• _WHAT YOU ARE ASKED TO DO_
Please reproduce the lines word for word, from the line with "Which entity among" up to and including the final line, and leave the pictures out of your answer.

• _DATASET ROWS_
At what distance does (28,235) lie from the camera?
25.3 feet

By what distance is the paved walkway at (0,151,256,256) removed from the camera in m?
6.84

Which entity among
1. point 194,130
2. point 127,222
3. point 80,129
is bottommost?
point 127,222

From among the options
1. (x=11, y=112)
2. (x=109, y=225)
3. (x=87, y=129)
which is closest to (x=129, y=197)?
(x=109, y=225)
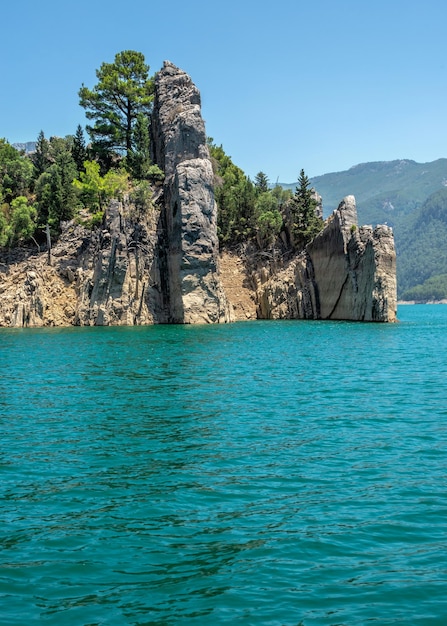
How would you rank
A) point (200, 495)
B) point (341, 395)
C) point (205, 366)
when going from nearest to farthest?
1. point (200, 495)
2. point (341, 395)
3. point (205, 366)

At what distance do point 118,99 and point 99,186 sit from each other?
15592 mm

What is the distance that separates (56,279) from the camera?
71.5 meters

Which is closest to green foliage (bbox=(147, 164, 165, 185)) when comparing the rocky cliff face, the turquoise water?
the rocky cliff face

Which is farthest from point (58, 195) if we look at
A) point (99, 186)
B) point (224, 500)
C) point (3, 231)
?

• _FINISHED EXERCISE_
Which entity among
1. point 194,130
2. point 127,222
3. point 80,129
is bottommost?
point 127,222

From among the options
1. (x=11, y=112)
2. (x=109, y=225)
3. (x=87, y=129)
which is closest to (x=129, y=197)?
(x=109, y=225)
How would you rank
A) point (200, 495)
B) point (341, 395)
C) point (205, 366)
when going from nearest to farthest?
1. point (200, 495)
2. point (341, 395)
3. point (205, 366)

At what distance do point 118,99 and point 99,186 sit from each other?
15592 mm

What is the distance that separates (56,279) from the camera?
71.5 meters

Which is closest to green foliage (bbox=(147, 164, 165, 185)) when comparing the rocky cliff face, the turquoise water?
the rocky cliff face

Which is farthest from point (58, 195) if we look at
A) point (99, 186)
B) point (224, 500)
C) point (3, 231)
?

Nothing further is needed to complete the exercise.